I love butternut squash, but I just can’t deal with the work of prepping it for a regular weeknight meal when I need to get food on the table fast. Those guys are big and can be a pain to peel, chop and seed.
That’s why, if you haven’t yet, you should this lovely and thin-skinned Delicata. Their skin is edible, and quite yummy and slightly crunchy like a fry when roasted.
Like butternuts, they have a deep, creamy flavor that is delicious when roasted.
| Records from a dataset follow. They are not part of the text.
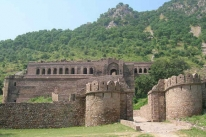 Bhangarh Fort Tourist Guide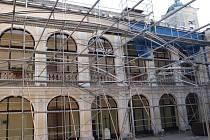 Oprava části střechy na Zámku Kravaře by měla být hotova letos na podzim.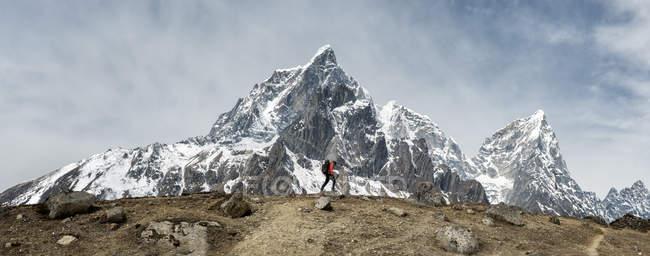 Nepal, himalaya, solo khumbu, ama dablam, mann trekking — Stockfoto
They are nice and sweet, almost like a sweet potato.
This dish is so easy to make and is sweet, salty, and you may just eat the whole tray before the table is set!
What you will need:
2 Delicata squashes, halved lengthwise, seeded, and cut into ½-inch inch thick pieces
2 tsp sesame oil
1 tbsp white miso
1 tbsp maple syrup (or honey)
1 tbsp unsalted oil
Directions:
Preheat oven to 425ºF
Add the sliced squash to a bowl, toss with sesame oil to coat.
Spread the squash in a single layer on a well-greased baking sheet and roast for 30-35 minutes, turning over once halfway through, until lightly golden on both sides.
In a small bowl; mix together the miso, maple syrup and oil.
After the squash has roasted for 30-35 minutes; brush one side of the roasted squash with the miso-oil mixture and roast for another 10 minutes until squash is glazed and brown.